The bulletin states that while providers who receive federal funds are required to make language services available to those with low English proficiency, “(n)neither Heritage Health nor Medicaid plans are responsible for providing or reimbursing this service for interaction with the provider”.
“Heritage Health Plans may choose to provide interpretation services for a member to interact with a provider, but this service would be a value-added service offered only at the discretion of the individual health plan,” the bulletin said.
A senior director of external communications for UnitedHealthCare directed questions to the Nebraska Department of Health and Human Services.
In response to questions from the Journal Star, a DHHS spokeswoman said that while Nebraska Medicaid does not pay for requests for interpreting services, managed care plans available through Medicaid do provide those services.
“Each of the plans has different resources available in this area, so we recommend reviewing each if you have specific questions about what a specific health plan covers,” wrote Barb Tyler, marketing and communications specialist at DHHS.
Dr. Les Spry, a kidney specialist and board member of the Nebraska Medical Association, said the US Department of Justice’s Office of Civil Rights requires any contractor receiving federal funds to provide translation services.
There are no federal dollars tied to this requirement, he explained, making it an unfunded mandate.
The federal government is generally willing to share the cost of interpreting reimbursement with states — often a split of 60% federal and 40% state — but has been unwilling to increase that share, Spry said. .
“There are real issues that we feel we have to pay for, but the feds don’t give us any sympathy for that,” he said.
Medicaid reimbursed interpreters until recently, said James Goddard, senior program director at Nebraska Appleseed, a Lincoln-based nonprofit that advocates for affordable health care and immigrant programs.
“The state could, if it wished, cover these services under Medicaid so that they weren’t solely the responsibility of the provider,” Goddard said.
But, the state and DHHS chose not to, he said.
“I think it’s ill-advised not to cover interpretive services for behavioral health because it will further erode access to these services for a population that already has very limited access,” Goddard said. “It would force providers to pay for interpretation or not provide the service to those with poor English skills.”
Providers such as Hankla and Watson say the uncertainty over whether or not interpreting services will be covered has put them – and their patients – in a difficult spot.
Hankla continued to see her patients in need of interpreting services after learning that Medicaid no longer reimbursed the service, believing the problem would be solved again.
The performers he works with racked up thousands of dollars in unpaid bills, until he was forced to suspend his work with them.
“It’s a mess,” he said. “Above all, I feel like the worst part is these people who were brought here and want to function as productive citizens and good neighbors, but who have been so traumatized that they are struggling cope with the stress of everyday life.
“I feel bad, I feel like I’m letting these people down, but we can’t afford to pay an interpreter with what they pay us and keep our lights on.”
Watson said she saw emergency patients and paid for interpreters out of her own pocket.

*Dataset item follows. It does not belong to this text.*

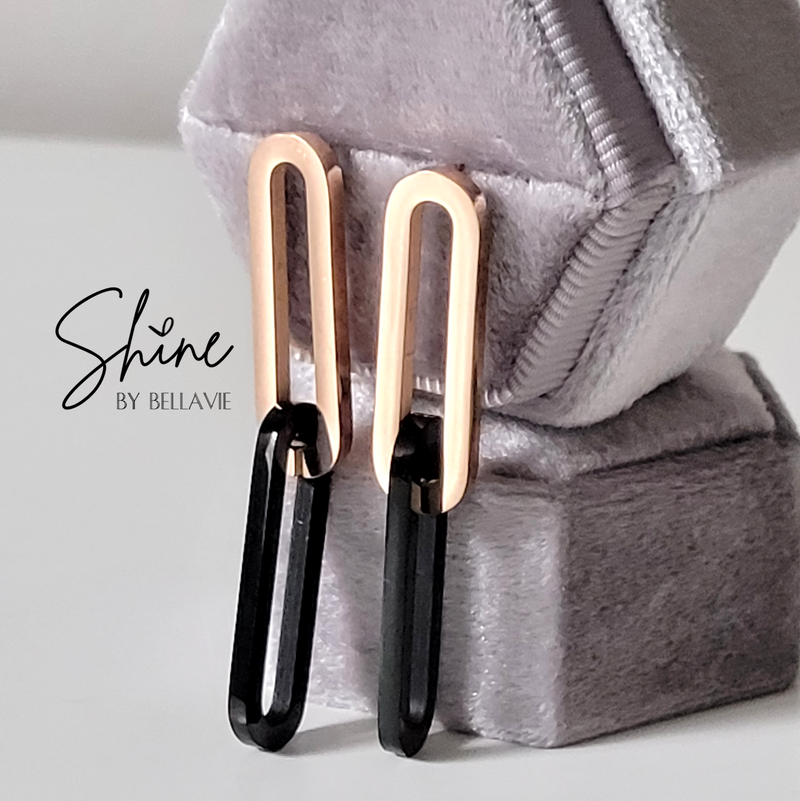 Miona Paperclip Earrings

“It’s very concerning to me,” she said. “Many of my clients, when they don’t get the treatment and medication they need, end up in hospital. It’s just a matter of time.”
Ali said patients he has performed for have called him angry that they cannot access services.

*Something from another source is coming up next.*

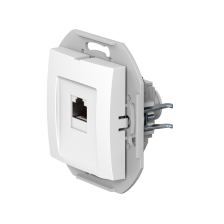 Розетка скрытой установки CADUCEUS ALING PRESTIGE компьютерная с модулем Keystone RJ45 8P8C, cat.6A, S/FTP, механизм (S/FTP - экранированный) (Артикул: 6016S)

One man in particular, who was held captive by Islamic militants and has since suffered from anxiety and depression, vented his frustration on the interpreter, his only connection to the services he desperately needs.
It’s neither your fault nor our fault, Ali told him. A promise made to the men and women who helped the US military at great risk to themselves and their families has been broken, he said.
“They don’t keep their promise to their friends.”